Extrait de page:
※

Ce que Tuchel a découvert bien plus tard au PSG. S’étonnant, par exemple, de l’absence d’un joueur à l’entraînement et apprenant que le Président lui avait accordé deux jours sous un prétexte forcément très sérieux. À Chelsea aussi, après une lune de miel idéale ponctuée d’une C1, il avait été surpris par un club fort éloigné, depuis longtemps, du mythe du manager anglais au-dessus de tout. Et le changement de propriétaire avait définitivement tout cassé.

※

Textes extraits page par page:
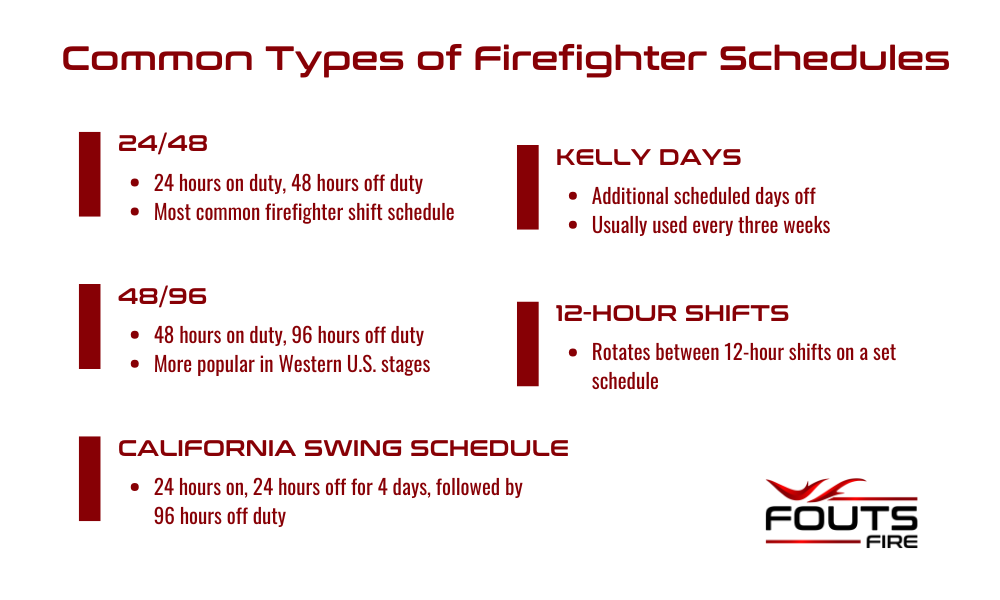 Common Types of Firefighter Schedules

24/48

- 24 hours on duty, 48 hours off duty
- Most common firefighter shift schedule

48/96

- 48 hours on duty, 96 hours off duty
- More popular in Western U.S. stages

CALIFORNIA SWING SCHEDULE

- 24 hours on, 24 hours off for 4 days, followed by 96 hours off duty

KELLY DAYS

- Additional scheduled days off
- Usually used every three weeks

12-HOUR SHIFTS

- Rotates between 12-hour shifts on a set schedule

FOUTS FIRE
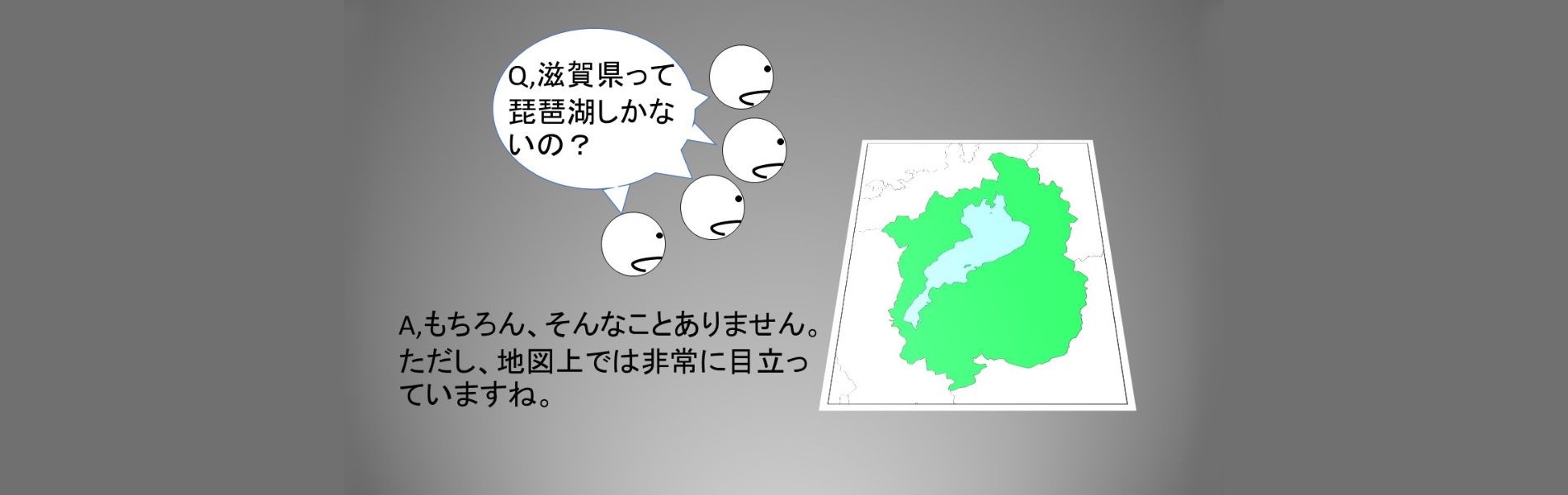 Q,滋賀県って琵琶湖しかないの？

A,もちろん、そんなことありません。ただし、地図上では非常に目立っていますね。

※

Exercices à faire:
a) Dans l'extrait sur Tuchel, qu'est-ce qui a définitivement tout cassé à Chelsea ?
b) Donnez la suite de l'extrait sur Tuchel, après sa dernière phrase.

Réponses:
a) Le changement de propriétaire.

b)
Tuchel sera bien au Bayern. Pendant un temps, bien sûr. Et partira fâché, sans surprise. En attendant, il a tous les moyens pour travailler dans la qualité. Si le Bayern pêchait par manque d’assurance (un comble !) depuis la Coupe du Monde, Tuchel sait ramener la raison et la passion. Revoir Thomas Müller ou Goretzka à ce niveau face à Dortmund était sans doute un premier aperçu de ce que sait faire Tuchel. On le croît toujours dur et coupeur de têtes, alors qu’il est d’abord un fédérateur. Pendant un bon bout de temps, en tout cas, les joueurs adhèrent et apprécient ce manager adroit… Il saura ainsi gérer la lente réintégration de Sadio Mané, par exemple. Et la concurrence forte entre Coman, Gnabry, Sané. Il saura aussi imprimer sa marque avec un jeu déjà plus pragmatique que son prédécesseur. La marque Tuchel était déjà à l’Allianz Arena avec un ballon souvent laissé au Borussia et la vitesse de transition en contre-attaque.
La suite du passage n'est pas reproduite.